Using Hibernate as the harvest database layer

Migration of Harvest Database to Hibernate-based Object-Relational Framework

Background

The current NAS architecture maintains a persistent store of harvest definition information in a database which is accessed by a Data Access Object (DAO) layer. The DAO layer is written and maintained by NAS devdelopers and accesses the database directly via SQL in the form of JDBC Prepared Statements.

Hibernate is an object-relational framework which provides components that allow Java objects (such as HarvestDefinition-s or Job-s) to be persisted directly. The mapping of the objects to a database layer is carried out by the Hibernate framework itself, based on the structure of the objects to be persisted and additional information supplied in Java annotations. Objects are retrieved from storage via an object-based query language (HQL) or via a Query-API. In principle, therefore, well-written Hibernate applications are database-neutral.

Hibernate is used in NAS for the wayback-indexer component, but with a very simple data model. This document discusses the idea of moving our entire Harvest Definition Database to Hibernate.

Problems with the Current Setup

Multiple Database Support

In the current code we support DerbyDB, MySQL and Postgres, thus trebling the workload on every database change. Moreover, the relevant expertise in the different databases is spread out over the different partners. This makes significant change to the persistence layer very challenging.

Complexity of Code

The current Harvester Database persistence layer has been reworked so many time that the DAO layer has become encrusted with hard-to-understand and hard-to-maintain code.

Schema Management System

In the current code, updates to the database schema are carried out by the Java code when the DAO-s are initialized. This is contrary to industry-standard practice in which database integrity is the responsibility of a DBA.

Advantages of a Shift to Hibernate

Database Neutrality

Hibernate is database-neutral by design. It should therefore be possible to create code which can be run on any major RDBMS by configuration.

Flexibility

Coding new features or refactoring existing features should be much easier in Hibernate as a adding a generic persistence layer requires little more than adding some annotations to the relevant code. This is in contrast to the present situation where adding new features with persistence is a major challenge.

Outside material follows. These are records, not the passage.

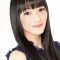 Rie Tanaka Photo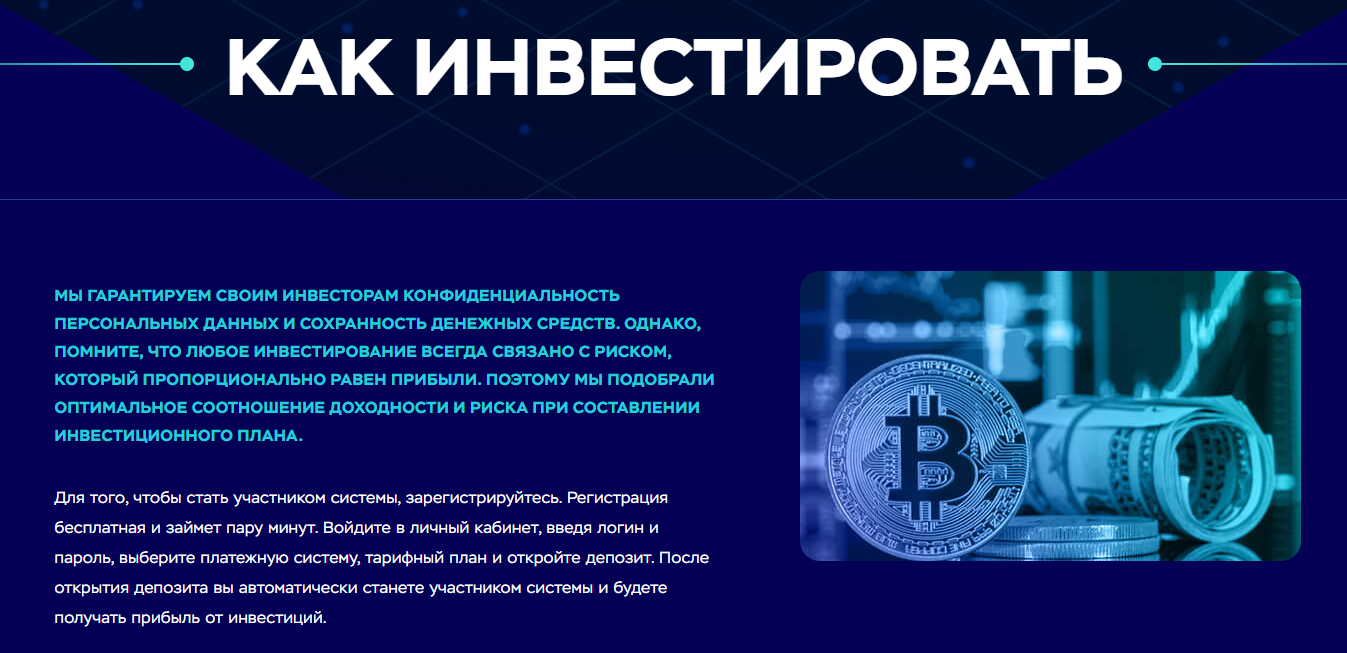 bit ultra top отзывы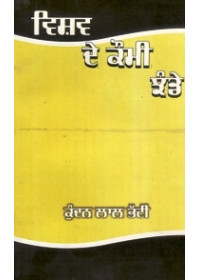 Vishv De Kaumi Jhande - Book By Kundan Lal Bhatti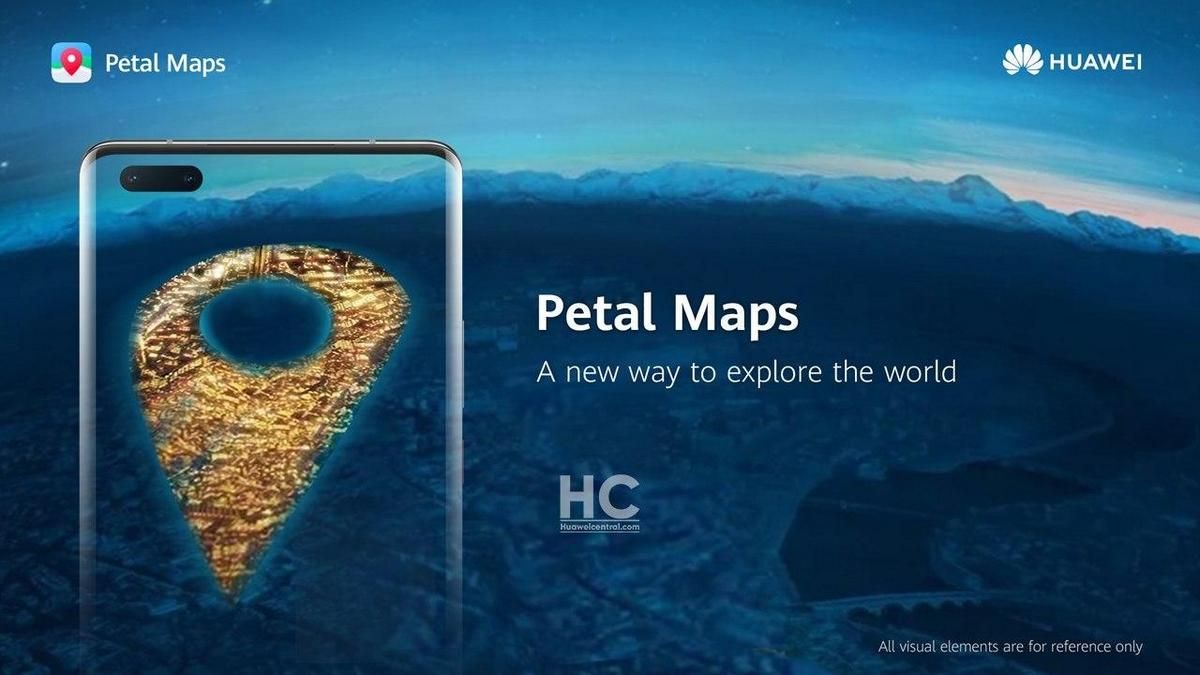 Huawei запустила власний сервіс мап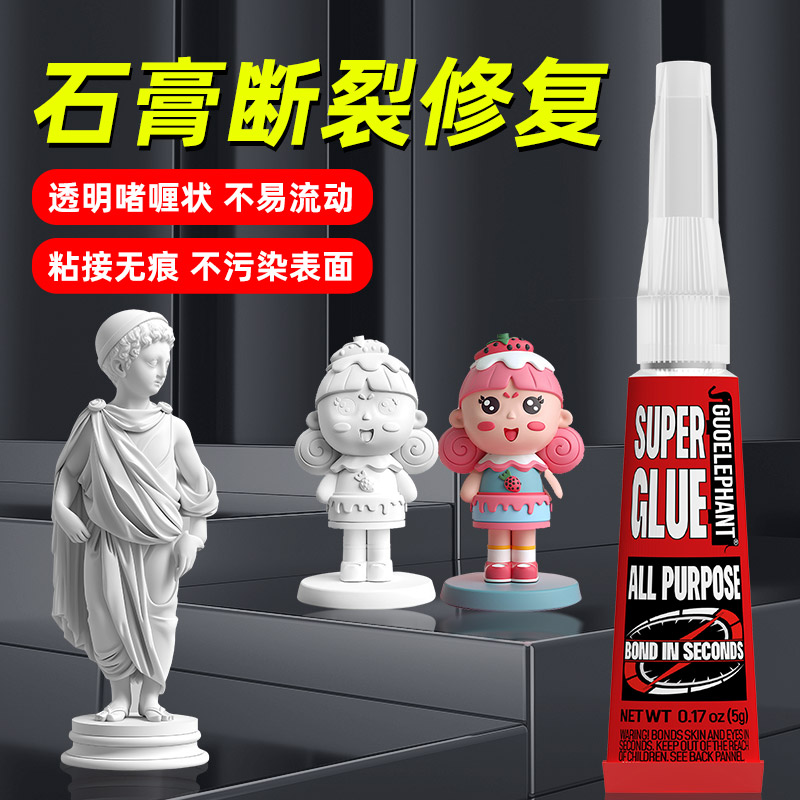 石膏专用粘石膏娃娃雕像模具胶水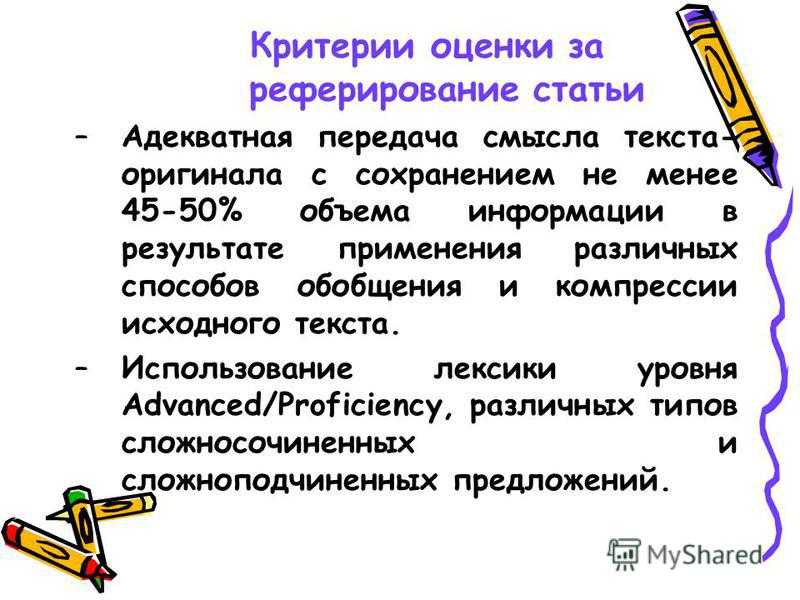Как отслеживать публикации и перепечатки своих статей в интернете? помощь в защите своих авторских прав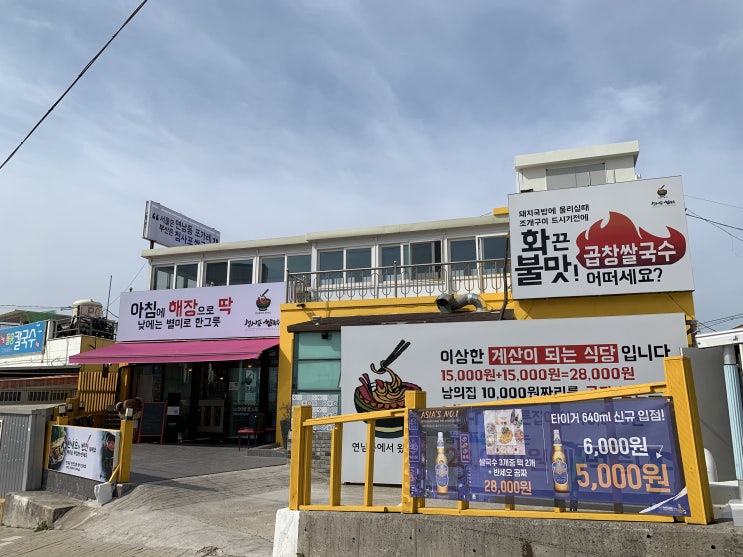 부산 청사포맛집 "청사포쌀국수" 에서 곱창쌀국수와 직화소고기쌀국수 맛보기! 아침 8시에 여는 곳이라 아침식사로도 점심식사로도 좋은 곳!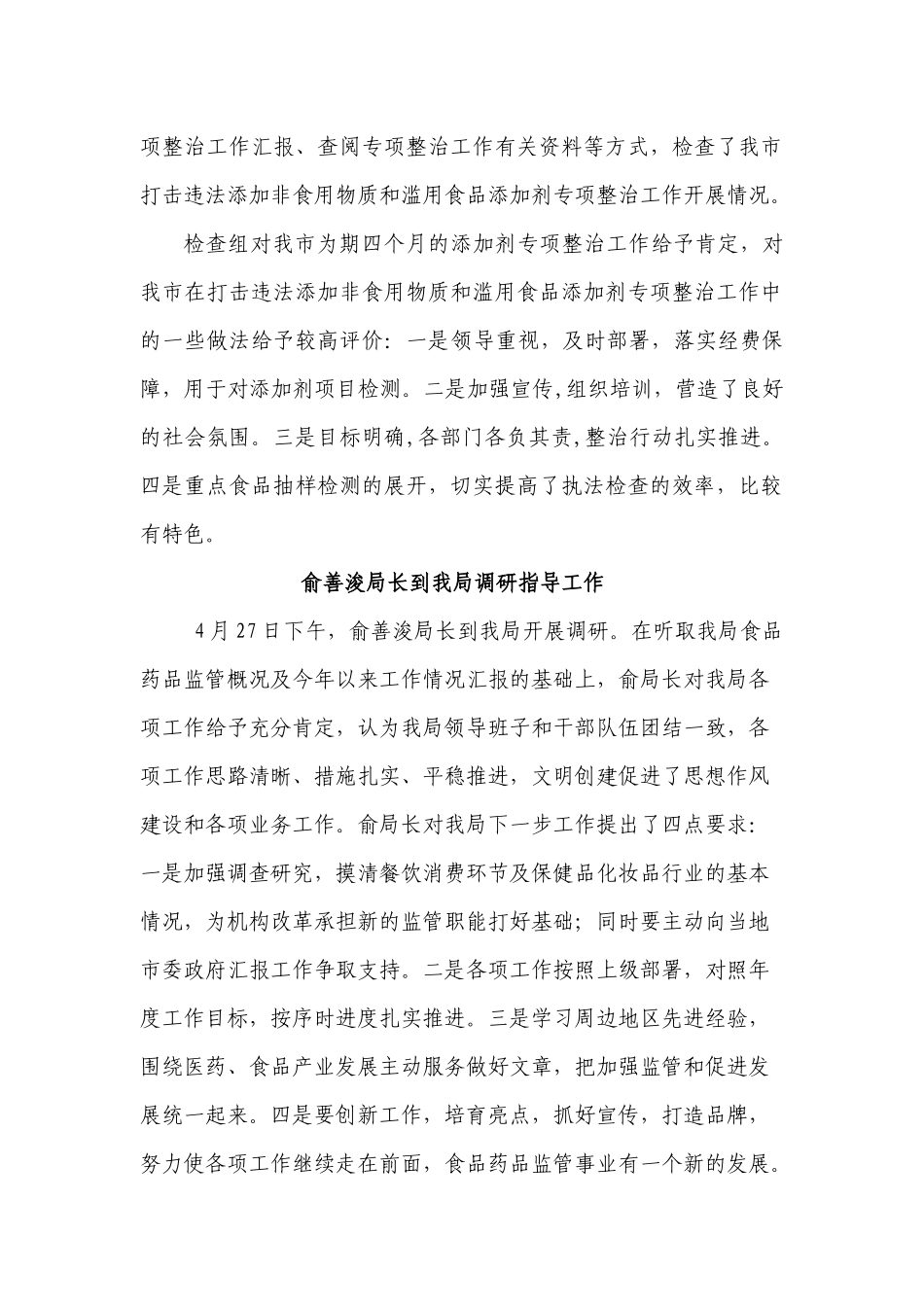 常熟食品药品监管信息9202127121_第3页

Rewriting of Critical Code

The Harvest Definition layer of NAS is arguably in need of a major overhaul. This would be a natural side-effect of a migration to Hibernate.

Risks Associated with a Shift to Hibernate

Diversion of Resources from Other Tasks

Migrating to Hibernate will divert a considerable amount of developer time from other tasks with no obvious gain in new features for the end-users.

Estimation Uncertainty

It is very difficult to estimate just how much work might be involved in the migration but it is probably measurable in man-months rather than man-days.

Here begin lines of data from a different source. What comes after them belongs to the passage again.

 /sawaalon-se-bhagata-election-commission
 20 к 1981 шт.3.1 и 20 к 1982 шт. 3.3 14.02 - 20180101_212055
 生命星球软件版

Performance Issues and Maintaining Database Neutrality

Some of our database queries involve complex operations on large tables. There is a risk that it may be difficult or impossible to get satisfactory performance from Hibernate for these operations. In such a case it might be necessary to hack Hibernate by reintroducing direct SQL queries, thus breaking many of the advantages of migrating in the first place.

Migration of Existing Data

We would need to create tools for migrating and validating all existing data.

Conclusions

If we could move to Hibernate tomorrow at zero cost we would undoubtedly obtain a system which was easier to maintain and develop. However the cost of migration is sufficiently large and uncertain that the process cannot reasonably be specified as a task or series of tasks as part of the regular NAS coding and maintainance efforts. It is essentially a complete rewrite of a large part of NAS's core functionality and would need to be managed as a mini-project in itself.

One way to tackle the problem would be to explore the possibility of a piecewise migration, starting with simpler parts of the database, such as schedules and global crawler traps, in order to build up more experience in coding techniques, estimation, and the pitfalls of the migration process. We would then be better placed to make a final decision about migrating the more challenging parts of the codebase such as Domains and Job-generation. Design and architecture decisions for a simplified partial migration should be made carefully so sufficient time need to be assigned for a proper analysis procedure. It is therefore estimated that a Hibernate migration test-project concentrating on less challenging parts of the system could be completed in 10-15 md.